Family members, friends and American Commercial Barge Line (ACBL) teammates gathered at the company’s Harahan Fleet, just upriver from New Orleans, March 19 to celebrate the life of ACBL veteran Mark L. Duplantis and dedicate the vessel now named in his honor.
Duplantis, who died October 19, 2020, started his career in the maritime industry in 1988 with Conti Carriers in fleet operations. He later joined ACBL in the same role after the company acquired Conti in 1995. He moved into barge maintenance for ACBL in the early 2000s, then became a port engineer in the mid 2000s. He served as director of the company’s Armant Fleet for three years, before becoming director of boat maintenance in 2013, where he remained until his death.
And while Duplantis was never able to see his name emblazoned on the mv. Mark L. Duplantis, ACBL colleagues announced the plan via phone call shortly before his death. That phone call included Bill Foster, senior director of boat maintenance, former ACBL CEO Mark Knoy and former ACBL Chief Operating Officer Paul Tobin.
“We had the honor of making sure Mark knew [the renaming] was going to happen, and I think that gave him a lot of peace, because now his name is going to continue to be associated with the river,” Foster said.
Reflecting on his career and friendship, Foster praised Duplantis for his willingness to always step up in times of crisis.
“He was the personification of mutual care and taking care of his teammates,” Foster said. “One of the more notable events of many during his career was back during Hurricane Harvey. Mark took the lead, organized and shipped two tractor trailer loads of food and supplies to our teammates over in Houston.
“If there was a need, Mark would be there to step up and take care of it,” he later added.
That care and concern grew out of the fact that Duplantis viewed his ACBL teammates as more than just coworkers. To him, they were family.
“Mark had two families,” Foster said. “He had his private family, and he had his work family. It was hard to tell those apart sometimes.”
Duplantis’s son, Bobby, who worked five years with ACBL, echoed that sense of family.
“When it was time to step up, he was always there,” he said. “He loved this team. He loved this company a lot.”
Leaving His Mark
Duplantis, even in death, will continue to leave his mark on the New Orleans maritime community. First, his presence will be visible in the mv. Mark L. Duplantis, which, at 3,300 hp., will be used in what ACBL calls its “shuttle trade,” moving larger blocks of barges around the greater New Orleans area. In addition, there are also the enduring signs of Duplantis’s presence around his old office, with his signature candy jar still stocked with treats and with office colleagues keeping his mounted deer heads up on the walls.
There are also the career-shaping, personal impressions Duplantis had on colleagues, which will continue to impact ACBL for years to come. Just one example of that is Robert Ahdosy, chief engineer aboard the mv. Mark L. Duplantis, who said Duplantis helped him move over to the engineroom about 8-1/2 years ago.
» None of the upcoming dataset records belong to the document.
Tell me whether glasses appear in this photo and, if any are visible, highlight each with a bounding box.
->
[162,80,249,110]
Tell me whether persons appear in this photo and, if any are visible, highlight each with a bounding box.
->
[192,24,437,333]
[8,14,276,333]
“I don’t think I’ve ever seen him without a smile on his face,” Ahdosy said. “He was just a down to earth guy, who’d talk to the CEO the same as a deckhand.”
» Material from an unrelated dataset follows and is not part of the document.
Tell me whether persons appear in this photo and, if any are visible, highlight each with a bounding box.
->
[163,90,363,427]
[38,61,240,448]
Jeff Kindl, ACBL’s Gulf vice president, recalled how, almost seven years ago, Duplantis was chosen to be the sponsor for the mv. American Way, which, at the time, was the first new vessel to be added to ACBL’s fleet in more than 20 years.
“Mark was chosen to be the sponsor because he epitomized the American way,” Kindl said. “It represents the way ACBL strives to do all things, the American way.”
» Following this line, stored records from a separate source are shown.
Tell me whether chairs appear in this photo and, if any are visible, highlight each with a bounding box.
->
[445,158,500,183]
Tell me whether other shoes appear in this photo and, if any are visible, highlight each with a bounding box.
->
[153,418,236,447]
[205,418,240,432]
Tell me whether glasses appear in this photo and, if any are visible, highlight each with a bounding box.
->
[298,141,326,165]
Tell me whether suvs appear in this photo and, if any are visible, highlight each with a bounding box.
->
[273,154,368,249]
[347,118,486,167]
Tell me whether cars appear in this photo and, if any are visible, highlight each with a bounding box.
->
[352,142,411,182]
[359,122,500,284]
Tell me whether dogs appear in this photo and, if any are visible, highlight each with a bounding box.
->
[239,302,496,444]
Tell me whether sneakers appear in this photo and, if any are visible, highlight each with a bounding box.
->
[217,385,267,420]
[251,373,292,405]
Kindl then read from Duplantis’s comments from the christening of the mv. American Way.
“In the words of Mark, ‘The commitment and dedication of my ACBL teammates being honored here today exemplifies the true meaning of ‘the American way,’ that with teamwork and dedication, our hopes and dreams can actually become a reality,’” Kindl read. “‘We are a special breed in the maritime industry. We do everything possible to protect our teammates, the environment, our equipment, our customers’ cargo and our way of life, the American way.’”
As part of the dedication ceremony, Tom Rhoades, Gulf region maritime and river chaplain for Seamen’s Church Institute, offered a prayer for the vessel and its crew and presented Nathan Basnett, captain aboard the mv. Mark L. Duplantis, with a Bible and the flag of the Merchant Marine. U.S. Coast Guard Lt. Commander Joe Hart then offered Basnett the American flag. Finally, Foster presented Basnett with the ACBL flag.
Duplantis’s wife, Lisa, then capped off the dedication ceremony by breaking a bottle of champagne over the vessel’s railing.
ACBL completed the overhaul work aboard the mv. Mark L. Duplantis in mid-March, with James Marine responsible for all hull and underwater work on the vessel. Marine Systems Inc. performed the main engine top end overhaul aboard the vessel, along with additional work by Bluewater Electric. Jared Degenhart, ACBL’s vessel technician, installed the company’s PLC-based vessel alarm and monitoring system.